Fragment strony:
Program e-Podatki zakłada przeniesienie obowiązku składania deklaracji z pracowników na pracodawcę. W konsekwencji w przyszłości może być zlikwidowany formularz, który dziś składają pracownicy - PIT-37. Eksperci podatkowi na tym etapie prac nad programem widzą więcej wad tego pomysłu niż zalet.
ANALIZA
Z programu e-Podatki, opracowanego przez Ministerstwo Finansów wynika m.in., że zlikwidowane zostanie zeznanie PIT-37. Program e-Podatki zakłada, że w przyszłości to pracodawcy będą składać za podatników roczny PIT.
Eksperci wskazują na wiele wątpliwości i wad tego pomysłu.

Udostępnione dane:
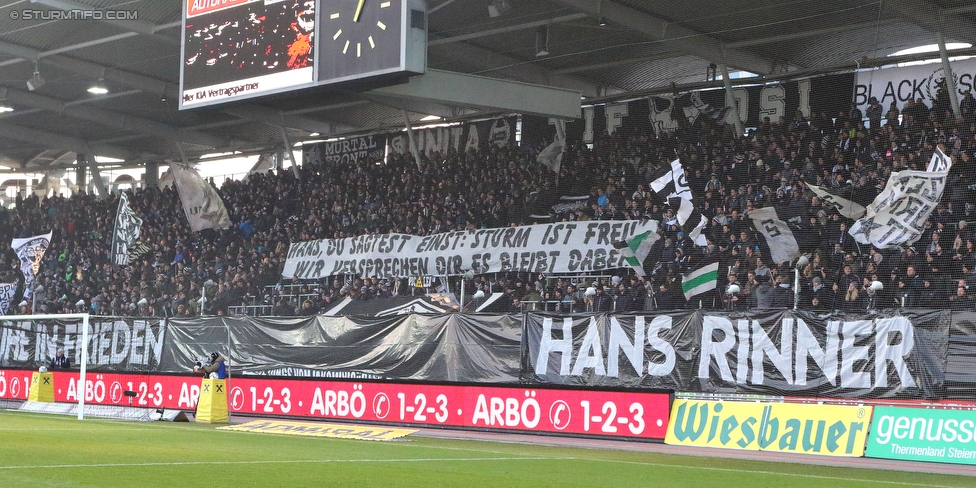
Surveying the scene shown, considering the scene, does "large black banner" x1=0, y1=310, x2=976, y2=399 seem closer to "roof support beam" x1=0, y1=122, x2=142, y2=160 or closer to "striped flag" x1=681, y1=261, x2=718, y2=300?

Zadania do wykonania:
[A] Proszę zamienić „Ministerstwo Finansów” na „resort finansów” w tekście o programie e-Podatki i przytoczyć w nowym brzmieniu fragment, który zaczyna się od słów „Program e-Podatki zakłada przeniesienie” i biegnie dalej aż do słów „podatników roczny PIT.”.
[B] Proszę rozwinąć tekst o programie e-Podatki, dopisując jego dalszy ciąg od miejsca, w którym się urywa.
Zamieszczone wiersze stanowią materiał odrębny od tekstu o programie e-Podatki.

Odpowiedzi do zadań:
[A]
Program e-Podatki zakłada przeniesienie obowiązku składania deklaracji z pracowników na pracodawcę. W konsekwencji w przyszłości może być zlikwidowany formularz, który dziś składają pracownicy - PIT-37. Eksperci podatkowi na tym etapie prac nad programem widzą więcej wad tego pomysłu niż zalet.
ANALIZA
Z programu e-Podatki, opracowanego przez resort finansów wynika m.in., że zlikwidowane zostanie zeznanie PIT-37. Program e-Podatki zakłada, że w przyszłości to pracodawcy będą składać za podatników roczny PIT.

[B]
Arkadiusz Michaliszyn, prawnik, partner w CMS Cameron McKenna, stwierdza, że z jednej strony zdjęty zostanie z podatników ciężar wypełniania skomplikowanych dla zwykłego człowieka formularzy i dokonywania kalkulacji. Byłoby idealnie, gdyby efekt ten został osiągnięty poprzez uproszczenie systemu podatkowego. Ciężar ten przerzucony zostanie na barki płatników. Skoro rozliczenia rocznego dokonywać będą płatnicy, to ich obowiązkiem będzie prawidłowe rozliczenie ulg przysługujących podatnikom.
Nasz rozmówca zadaje też pytanie, czy polscy przedsiębiorcy są w stanie udźwignąć koszty z tym związane. Dotyczy to w szczególności firm zatrudniających wielu pracowników. Ciekawe też, jak zostanie rozstrzygnięta kwestia odpowiedzialności za rozliczenie.
- Co będzie, jeżeli pracownik poda płatnikowi błędne dane i ten dokona zbyt dużego odliczenia, skutkiem czego zostanie zapłacony za mały podatek. Czy płatnik powinien kolekcjonować oświadczenia podatników - zastanawia się Arkadiusz Michaliszyn.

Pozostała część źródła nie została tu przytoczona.